Same question as above.

I don't know what problem this is trying to solve and definitely don't want to read the entire review, so I have no further comments for the time being.

sys/kern/kern_intr.c
1391–1392

As I mentioned in another review atomics are incredibly costly are should be avoided if possible. Counting stuff is a prime example.

Bouncing cachelines to update things is also costly, which is why normally there is cpu-private fields guranteed to not false share with other cpus.

1668

while strictly speaking it is legal to hold sx locks across copyin/copyout, it is a bad idea

user memory has to be assumed to be backed with devices/filesystems with indefinite latency.
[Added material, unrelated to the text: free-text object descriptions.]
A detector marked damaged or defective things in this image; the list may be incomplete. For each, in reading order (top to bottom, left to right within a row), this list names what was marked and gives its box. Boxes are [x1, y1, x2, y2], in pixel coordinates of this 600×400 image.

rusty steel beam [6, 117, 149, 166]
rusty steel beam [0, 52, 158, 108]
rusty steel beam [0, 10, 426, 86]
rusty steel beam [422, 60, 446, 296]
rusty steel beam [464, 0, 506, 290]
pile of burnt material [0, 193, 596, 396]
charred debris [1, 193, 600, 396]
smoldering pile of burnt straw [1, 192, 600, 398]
what you normally want to do is either malloc to have something to copy out (if small enough) or wire user pages, eagain before you take the event_lock.
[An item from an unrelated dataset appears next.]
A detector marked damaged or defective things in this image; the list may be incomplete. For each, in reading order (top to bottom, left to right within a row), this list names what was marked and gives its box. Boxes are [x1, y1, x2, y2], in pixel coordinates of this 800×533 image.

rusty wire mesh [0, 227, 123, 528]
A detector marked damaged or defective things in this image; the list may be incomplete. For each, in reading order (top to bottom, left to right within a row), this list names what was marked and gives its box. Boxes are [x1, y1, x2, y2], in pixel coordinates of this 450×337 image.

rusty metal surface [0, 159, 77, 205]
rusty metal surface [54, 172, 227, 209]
ehem_freebsd_m5p.com added inline comments.
sys/kern/kern_intr.c
1668

I concede the copyout could be very slow. Good news is the lock is only needed exclusively for intr_event_create() and intr_event_destroy(). Most systems those will only be called during system start/shutdown when it isn't too likely for users to be present to try to retrieve this data. The type of system most likely to see those called during normal operation are VM control systems, which better not have many logged in users (as they are a sensitive area).

I halfway wondered whether it might be safe not to have the lock during this operation, but it isn't. The concern is of the entry being copied out being the one targeted for destruction or a torn read during the list modification. The primary defense here is all uses being fairly rare.

sys/x86/x86/intr_machdep.c
201–203

This was broken off into D37869, since this isn't strictly required for this task.

The end goal is getting INTRNG to be able to release interrupts. The goal of this series is to mostly remove intrcnt/intrnames as they're what cause trouble with releasing interrupts. For that matter the tables themselves are a layering violation and they force the architecture interrupt handling functionality to work around how they were designed.

The alternative D38437 has been proposed, but I'm not quite ready to give up on this approach (those tables are trouble).

sys/kern/kern_intr.c
1668

it's not about being fast or slow, but the fact that it can hang for an indefinite amount of time. trivial example: a funny user mmaps() an nfs-backed file and invokes the sysctl with that area as output. if, say, network goes down, this is going to sit there.

Again, this is a non-starter and is not hard to avoid.

sys/kern/kern_intr.c
1668

I've got no fundamental objections to either proposed alternative. Right now though I'm looking at the issue of updating vmstat to continue working its magic.

Ultimately this is a case of which failure mode is preferred. The interrupt list could be long (there was a mention of a board with 90K interrupts). Though we're no longer in the era when 256MB of memory was huge, thus now 4MB temporary isn't that awful.

sys/kern/kern_intr.c
1668

I should also point out intr_event_create() already has a malloc(,, M_WAITOK); so it can already hang for an indefinite amount of time.

sys/kern/subr_intr.c
149–150

I believe what could be claimed to be supported functionality would be vmstat -M kernelcore -i should work. Otherwise intrcnt looks very much like an albatross at this point and prevents any useful redesign work being done.

Updating in light of D38437. Updating based on inspiration from "hw.intrs", could be notably faster.

sys/kern/kern_intr.c
1668

I note this is fairly similar to the x86's implementation of sysctl("hw.intrs") (in sys/x86/x86/intr_machdep.c, function sysctl_hw_intrs()). That implementation uses a shared-exclusive lock in the exact same way. That also inspired a bit of change here to take care of a concern I already had.

ehem_freebsd_m5p.com marked an inline comment as done.

Hmm, check the source and seems I was wrong about how this worked. Update to fix issue.

This wasn't my goal, but it looks like this series, D38451 in particular fixes the intr_isrc_dispatch() call in sys/arm/mv/gpio.c. Since the counters get moved to the event, it ends up with functioning counters, plus no uninitialized counters get incremented (the function mv_gpio_intr_handler()).